Termoflores S.A.E.S.P
Deux cycles combinés de 610 MW au cœur d’un pays hydro-dépendant : Termoflores incarne le fossile de garde quand la sécheresse et El Niño vident les barrages — avec des comptes qui accélèrent quand le thermique redevient indispensable, et un passif réglementaire sur la disponibilité réelle des unités.
À propos de Termoflores S.A.E.S.P
1. Modèle économique
L’entité visée est la centrale thermique colombienne exploitée sous la raison sociale Prime Termoflores S.A. E.S.P. (souvent abrégée Termoflores), à Barranquilla (Atlántico), dans le périmètre de Prime Energía Colombia, filiale du groupe EnfraGen porté notamment par Glenfarne et des investisseurs institutionnels — le site corporate du groupe détaille la localisation (Vía 40) et le rôle de l’actif dans le parc colombien (EnfraGen Colombie). Le modèle est celui d’une productrice en cycle combiné gaz (unités Flores I et IV), rémunérée dans le cadre du marché électrique et des mécanismes de fiabilité colombiens : revenus liés à la disponibilité et à la production quand le système appelle le thermique pour compléter l’hydroélectricité. Un profil de données de marché crédite l’entité d’environ 71 salariés (2025) et une dynamique de comptes en 2024 (hausse du chiffre d’affaires net de l’ordre de +73,5 % et du résultat net supérieur à +280 % sur un an, avec marge nette en progression) — chiffres à lire comme indicateurs fournis par un agrégateur, non vérifiés sur les comptes déposés dans cette fiche (profil marché EMIS). Le site Prime Energía décrit l’actif comme une infrastructure majeure de 610 MW en cycle combiné (actifs EnfraGen). Le financement historique du complexe a mobilisé la CAF (banque d’Amérique latine) et des partenaires multilatéraux sur des opérations de conversion et d’extension vers cette capacité (prêt CAF 65 M$, accord syndiqué 150 M$).
2. Impact réel
Il n’existe pas d’équivalent direct à la PPE 3 ou aux fiches ADEME pour cette société : l’enjeu est colombien — compenser la baisse du hydro lors des épisodes secs. La presse économique rapporte que la centrale peut couvrir jusqu’à environ 15 % de la demande électrique régionale dans certains scénarios de stress (El Niño), avec une fourchette d’exploitation évoquée entre 610 MW en saison sèche et 210 MW en saison des pluies — utile pour la sécurité d’approvisionnement, mais structurante en émissions fossiles (La República). Les communications du promoteur insistent sur des certifications ISO 14001 et ISO 45001 et sur un rôle de soutien au réseau ; elles ne transforment pas le bilan carbone de l’actif, qui reste celui d’une centrale au gaz (actifs EnfraGen). Pour le lecteur français, l’ ADEME ou Connaissance des Énergies n’apportent pas de jeux de données spécifiques à Termoflores ; la lecture utile est comparative : un pays à forte part hydro recourt massivement au gaz quand le climat détraque le dispatch — logique proche de celle observée ailleurs, avec une intensité carbone propre au mix colombien (non reconstitué chiffré ici faute de publication consolidée et citée).

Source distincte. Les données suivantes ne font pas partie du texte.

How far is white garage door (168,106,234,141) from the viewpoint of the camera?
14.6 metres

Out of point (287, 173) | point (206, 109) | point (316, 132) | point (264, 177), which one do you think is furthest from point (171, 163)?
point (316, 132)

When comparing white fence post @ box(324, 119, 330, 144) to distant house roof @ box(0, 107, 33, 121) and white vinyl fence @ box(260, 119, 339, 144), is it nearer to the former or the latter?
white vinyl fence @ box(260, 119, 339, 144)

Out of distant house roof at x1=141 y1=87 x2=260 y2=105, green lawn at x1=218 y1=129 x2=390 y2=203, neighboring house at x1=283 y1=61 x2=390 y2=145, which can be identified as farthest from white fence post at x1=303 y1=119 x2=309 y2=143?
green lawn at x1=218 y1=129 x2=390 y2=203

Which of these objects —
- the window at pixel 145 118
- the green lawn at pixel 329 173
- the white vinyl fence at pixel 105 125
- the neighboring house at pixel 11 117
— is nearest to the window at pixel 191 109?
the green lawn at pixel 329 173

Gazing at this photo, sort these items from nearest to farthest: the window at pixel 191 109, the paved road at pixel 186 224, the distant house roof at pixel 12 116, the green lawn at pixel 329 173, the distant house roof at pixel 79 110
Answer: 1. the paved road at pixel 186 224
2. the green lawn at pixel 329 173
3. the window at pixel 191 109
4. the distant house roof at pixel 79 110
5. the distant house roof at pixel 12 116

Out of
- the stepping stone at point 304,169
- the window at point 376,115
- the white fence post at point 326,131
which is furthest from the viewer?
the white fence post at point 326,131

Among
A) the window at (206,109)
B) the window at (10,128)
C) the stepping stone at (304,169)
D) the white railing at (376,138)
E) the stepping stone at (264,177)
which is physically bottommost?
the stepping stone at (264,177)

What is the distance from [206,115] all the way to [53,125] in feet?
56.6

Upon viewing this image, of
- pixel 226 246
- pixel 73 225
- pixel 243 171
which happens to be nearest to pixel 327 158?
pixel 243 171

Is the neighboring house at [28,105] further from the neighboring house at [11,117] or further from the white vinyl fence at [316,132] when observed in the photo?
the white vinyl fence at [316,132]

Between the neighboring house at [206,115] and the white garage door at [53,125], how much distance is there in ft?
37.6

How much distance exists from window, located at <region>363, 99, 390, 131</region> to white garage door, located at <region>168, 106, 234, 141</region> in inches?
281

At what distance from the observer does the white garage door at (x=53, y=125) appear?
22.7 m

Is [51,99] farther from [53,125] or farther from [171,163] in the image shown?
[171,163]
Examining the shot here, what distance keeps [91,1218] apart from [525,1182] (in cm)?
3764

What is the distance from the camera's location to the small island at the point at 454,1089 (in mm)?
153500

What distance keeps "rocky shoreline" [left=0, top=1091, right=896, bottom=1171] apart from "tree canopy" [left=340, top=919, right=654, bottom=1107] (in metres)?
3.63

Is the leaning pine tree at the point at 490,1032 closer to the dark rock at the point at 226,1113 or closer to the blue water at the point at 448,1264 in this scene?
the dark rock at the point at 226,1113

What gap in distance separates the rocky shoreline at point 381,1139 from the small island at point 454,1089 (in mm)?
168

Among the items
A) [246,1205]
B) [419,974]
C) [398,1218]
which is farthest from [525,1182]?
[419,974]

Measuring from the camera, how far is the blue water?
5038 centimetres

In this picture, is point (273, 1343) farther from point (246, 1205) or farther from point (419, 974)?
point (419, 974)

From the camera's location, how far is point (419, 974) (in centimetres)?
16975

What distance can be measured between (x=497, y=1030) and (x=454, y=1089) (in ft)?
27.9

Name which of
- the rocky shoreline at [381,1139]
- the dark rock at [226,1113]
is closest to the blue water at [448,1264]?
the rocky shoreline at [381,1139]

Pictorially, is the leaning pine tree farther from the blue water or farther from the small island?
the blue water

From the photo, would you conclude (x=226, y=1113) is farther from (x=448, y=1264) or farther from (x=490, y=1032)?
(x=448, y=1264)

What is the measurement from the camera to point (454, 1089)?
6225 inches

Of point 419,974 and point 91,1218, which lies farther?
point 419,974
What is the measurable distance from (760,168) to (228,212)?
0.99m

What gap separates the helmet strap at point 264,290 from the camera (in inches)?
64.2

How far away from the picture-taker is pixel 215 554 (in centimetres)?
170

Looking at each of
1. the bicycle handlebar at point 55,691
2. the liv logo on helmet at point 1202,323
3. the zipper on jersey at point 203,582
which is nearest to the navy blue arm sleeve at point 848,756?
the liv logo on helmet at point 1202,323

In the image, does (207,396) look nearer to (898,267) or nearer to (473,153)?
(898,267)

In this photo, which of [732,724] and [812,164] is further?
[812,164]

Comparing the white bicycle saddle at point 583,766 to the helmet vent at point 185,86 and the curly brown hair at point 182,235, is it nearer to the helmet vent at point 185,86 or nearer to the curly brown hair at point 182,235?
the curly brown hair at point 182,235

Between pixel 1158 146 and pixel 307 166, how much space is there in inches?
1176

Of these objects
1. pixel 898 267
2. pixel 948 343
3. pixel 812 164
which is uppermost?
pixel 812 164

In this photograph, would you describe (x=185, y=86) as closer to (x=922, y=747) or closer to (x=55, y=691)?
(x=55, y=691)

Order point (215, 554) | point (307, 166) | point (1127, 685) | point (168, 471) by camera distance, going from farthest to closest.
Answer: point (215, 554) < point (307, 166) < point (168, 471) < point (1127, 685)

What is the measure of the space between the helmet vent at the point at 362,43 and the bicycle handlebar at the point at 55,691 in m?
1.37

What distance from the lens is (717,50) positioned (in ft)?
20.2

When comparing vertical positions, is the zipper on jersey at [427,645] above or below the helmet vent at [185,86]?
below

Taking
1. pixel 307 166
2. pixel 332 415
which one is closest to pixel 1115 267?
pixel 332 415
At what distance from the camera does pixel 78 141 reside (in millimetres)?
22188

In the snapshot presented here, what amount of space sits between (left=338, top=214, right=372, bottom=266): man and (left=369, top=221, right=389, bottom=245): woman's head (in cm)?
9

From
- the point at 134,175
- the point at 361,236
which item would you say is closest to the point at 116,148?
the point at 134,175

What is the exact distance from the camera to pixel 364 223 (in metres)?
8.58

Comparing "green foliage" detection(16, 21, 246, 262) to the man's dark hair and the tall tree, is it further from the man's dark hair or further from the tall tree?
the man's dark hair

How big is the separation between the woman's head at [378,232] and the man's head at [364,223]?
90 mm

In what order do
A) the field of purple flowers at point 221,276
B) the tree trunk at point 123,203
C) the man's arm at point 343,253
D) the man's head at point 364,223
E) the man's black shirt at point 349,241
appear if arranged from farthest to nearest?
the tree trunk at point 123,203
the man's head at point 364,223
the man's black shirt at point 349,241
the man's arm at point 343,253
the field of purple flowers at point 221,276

3. Innovations / partenariats
Le narratif technique public met l’accent sur des gains d’efficacité et de performance : Glenfarne indique qu’en 2021 des optimisations ont permis un gain d’efficacité et une réduction d’autoconsommation de 3,05 MW sur l’installation saluée par *Power Magazine* (communiqué Glenfarne / PowerMag). Sur la chaîne d’approvisionnement, des flux d’imports liés à la maintenance turbines (famille Siemens Energy) sont recensés par des bases commerciales de commerce extérieur — signal indicatif de dépendances technologiques, à ne pas extrapoler en parts de marché précises (données import-export). L’IPP Journal rappelle le passage sous contrôle EnfraGen (2019), marquant une industrialisation du modèle américain/américain-Latam dans le thermique gaz en Colombie.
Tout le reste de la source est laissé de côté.